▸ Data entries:
_____

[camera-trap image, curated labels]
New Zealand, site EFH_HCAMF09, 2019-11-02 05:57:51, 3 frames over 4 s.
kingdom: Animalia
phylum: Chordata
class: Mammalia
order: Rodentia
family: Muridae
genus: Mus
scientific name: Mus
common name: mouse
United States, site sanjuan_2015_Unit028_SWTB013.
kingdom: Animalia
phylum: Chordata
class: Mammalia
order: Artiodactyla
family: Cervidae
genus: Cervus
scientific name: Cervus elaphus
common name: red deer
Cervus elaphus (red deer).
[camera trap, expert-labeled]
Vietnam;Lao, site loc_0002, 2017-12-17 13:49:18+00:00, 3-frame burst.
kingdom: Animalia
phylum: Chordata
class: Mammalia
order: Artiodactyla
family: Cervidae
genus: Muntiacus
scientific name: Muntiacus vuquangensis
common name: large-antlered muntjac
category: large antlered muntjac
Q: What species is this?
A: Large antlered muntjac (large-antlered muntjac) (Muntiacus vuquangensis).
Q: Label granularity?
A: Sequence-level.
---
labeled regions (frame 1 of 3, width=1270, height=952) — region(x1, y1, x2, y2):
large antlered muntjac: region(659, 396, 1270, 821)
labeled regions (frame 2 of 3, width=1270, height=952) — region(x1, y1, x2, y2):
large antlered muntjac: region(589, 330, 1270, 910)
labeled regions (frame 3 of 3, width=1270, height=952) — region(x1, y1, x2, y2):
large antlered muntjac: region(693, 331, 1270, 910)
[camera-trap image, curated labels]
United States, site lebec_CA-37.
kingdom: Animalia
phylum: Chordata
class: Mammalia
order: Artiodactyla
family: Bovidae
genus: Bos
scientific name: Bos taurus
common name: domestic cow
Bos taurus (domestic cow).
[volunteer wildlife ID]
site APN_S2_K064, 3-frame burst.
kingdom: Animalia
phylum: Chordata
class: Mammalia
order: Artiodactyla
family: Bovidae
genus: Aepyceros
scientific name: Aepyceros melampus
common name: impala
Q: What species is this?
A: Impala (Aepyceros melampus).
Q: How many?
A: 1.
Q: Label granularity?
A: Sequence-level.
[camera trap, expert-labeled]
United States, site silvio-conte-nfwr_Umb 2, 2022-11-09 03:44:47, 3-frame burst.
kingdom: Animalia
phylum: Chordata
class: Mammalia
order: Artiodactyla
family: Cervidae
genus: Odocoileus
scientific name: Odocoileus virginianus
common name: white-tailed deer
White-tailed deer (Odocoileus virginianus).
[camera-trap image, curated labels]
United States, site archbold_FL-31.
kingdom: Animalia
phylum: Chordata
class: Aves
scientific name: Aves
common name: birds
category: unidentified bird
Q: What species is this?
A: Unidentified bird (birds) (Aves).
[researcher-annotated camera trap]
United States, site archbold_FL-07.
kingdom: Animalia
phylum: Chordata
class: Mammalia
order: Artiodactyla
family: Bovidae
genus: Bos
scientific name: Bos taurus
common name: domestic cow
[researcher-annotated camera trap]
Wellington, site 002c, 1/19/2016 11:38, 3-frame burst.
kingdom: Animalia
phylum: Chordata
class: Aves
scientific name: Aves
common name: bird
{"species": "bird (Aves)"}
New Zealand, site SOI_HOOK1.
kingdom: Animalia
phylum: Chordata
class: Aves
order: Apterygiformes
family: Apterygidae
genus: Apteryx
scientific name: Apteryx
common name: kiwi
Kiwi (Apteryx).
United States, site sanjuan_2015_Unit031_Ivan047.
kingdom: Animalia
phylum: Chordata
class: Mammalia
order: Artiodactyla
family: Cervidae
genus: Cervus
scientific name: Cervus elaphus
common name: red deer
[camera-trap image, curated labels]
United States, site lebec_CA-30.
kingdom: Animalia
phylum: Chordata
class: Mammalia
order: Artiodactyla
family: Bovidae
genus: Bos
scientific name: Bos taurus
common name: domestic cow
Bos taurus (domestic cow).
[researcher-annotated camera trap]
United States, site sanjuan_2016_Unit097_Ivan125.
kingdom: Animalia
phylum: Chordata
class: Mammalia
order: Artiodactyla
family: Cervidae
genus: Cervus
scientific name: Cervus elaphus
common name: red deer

_____

▸ WORK ITEM: Would you mind giving all the records again exactly?

▸ WRITTEN RESPONSE:
[camera-trap image, curated labels]
New Zealand, site EFH_HCAMF09, 2019-11-02 05:57:51, 3 frames over 4 s.
kingdom: Animalia
phylum: Chordata
class: Mammalia
order: Rodentia
family: Muridae
genus: Mus
scientific name: Mus
common name: mouse
United States, site sanjuan_2015_Unit028_SWTB013.
kingdom: Animalia
phylum: Chordata
class: Mammalia
order: Artiodactyla
family: Cervidae
genus: Cervus
scientific name: Cervus elaphus
common name: red deer
Cervus elaphus (red deer).
[camera trap, expert-labeled]
Vietnam;Lao, site loc_0002, 2017-12-17 13:49:18+00:00, 3-frame burst.
kingdom: Animalia
phylum: Chordata
class: Mammalia
order: Artiodactyla
family: Cervidae
genus: Muntiacus
scientific name: Muntiacus vuquangensis
common name: large-antlered muntjac
category: large antlered muntjac
Q: What species is this?
A: Large antlered muntjac (large-antlered muntjac) (Muntiacus vuquangensis).
Q: Label granularity?
A: Sequence-level.
---
labeled regions (frame 1 of 3, width=1270, height=952) — region(x1, y1, x2, y2):
large antlered muntjac: region(659, 396, 1270, 821)
labeled regions (frame 2 of 3, width=1270, height=952) — region(x1, y1, x2, y2):
large antlered muntjac: region(589, 330, 1270, 910)
labeled regions (frame 3 of 3, width=1270, height=952) — region(x1, y1, x2, y2):
large antlered muntjac: region(693, 331, 1270, 910)
[camera-trap image, curated labels]
United States, site lebec_CA-37.
kingdom: Animalia
phylum: Chordata
class: Mammalia
order: Artiodactyla
family: Bovidae
genus: Bos
scientific name: Bos taurus
common name: domestic cow
Bos taurus (domestic cow).
[volunteer wildlife ID]
site APN_S2_K064, 3-frame burst.
kingdom: Animalia
phylum: Chordata
class: Mammalia
order: Artiodactyla
family: Bovidae
genus: Aepyceros
scientific name: Aepyceros melampus
common name: impala
Q: What species is this?
A: Impala (Aepyceros melampus).
Q: How many?
A: 1.
Q: Label granularity?
A: Sequence-level.
[camera trap, expert-labeled]
United States, site silvio-conte-nfwr_Umb 2, 2022-11-09 03:44:47, 3-frame burst.
kingdom: Animalia
phylum: Chordata
class: Mammalia
order: Artiodactyla
family: Cervidae
genus: Odocoileus
scientific name: Odocoileus virginianus
common name: white-tailed deer
White-tailed deer (Odocoileus virginianus).
[camera-trap image, curated labels]
United States, site archbold_FL-31.
kingdom: Animalia
phylum: Chordata
class: Aves
scientific name: Aves
common name: birds
category: unidentified bird
Q: What species is this?
A: Unidentified bird (birds) (Aves).
[researcher-annotated camera trap]
United States, site archbold_FL-07.
kingdom: Animalia
phylum: Chordata
class: Mammalia
order: Artiodactyla
family: Bovidae
genus: Bos
scientific name: Bos taurus
common name: domestic cow
[researcher-annotated camera trap]
Wellington, site 002c, 1/19/2016 11:38, 3-frame burst.
kingdom: Animalia
phylum: Chordata
class: Aves
scientific name: Aves
common name: bird
{"species": "bird (Aves)"}
New Zealand, site SOI_HOOK1.
kingdom: Animalia
phylum: Chordata
class: Aves
order: Apterygiformes
family: Apterygidae
genus: Apteryx
scientific name: Apteryx
common name: kiwi
Kiwi (Apteryx).
United States, site sanjuan_2015_Unit031_Ivan047.
kingdom: Animalia
phylum: Chordata
class: Mammalia
order: Artiodactyla
family: Cervidae
genus: Cervus
scientific name: Cervus elaphus
common name: red deer
[camera-trap image, curated labels]
United States, site lebec_CA-30.
kingdom: Animalia
phylum: Chordata
class: Mammalia
order: Artiodactyla
family: Bovidae
genus: Bos
scientific name: Bos taurus
common name: domestic cow
Bos taurus (domestic cow).
[researcher-annotated camera trap]
United States, site sanjuan_2016_Unit097_Ivan125.
kingdom: Animalia
phylum: Chordata
class: Mammalia
order: Artiodactyla
family: Cervidae
genus: Cervus
scientific name: Cervus elaphus
common name: red deer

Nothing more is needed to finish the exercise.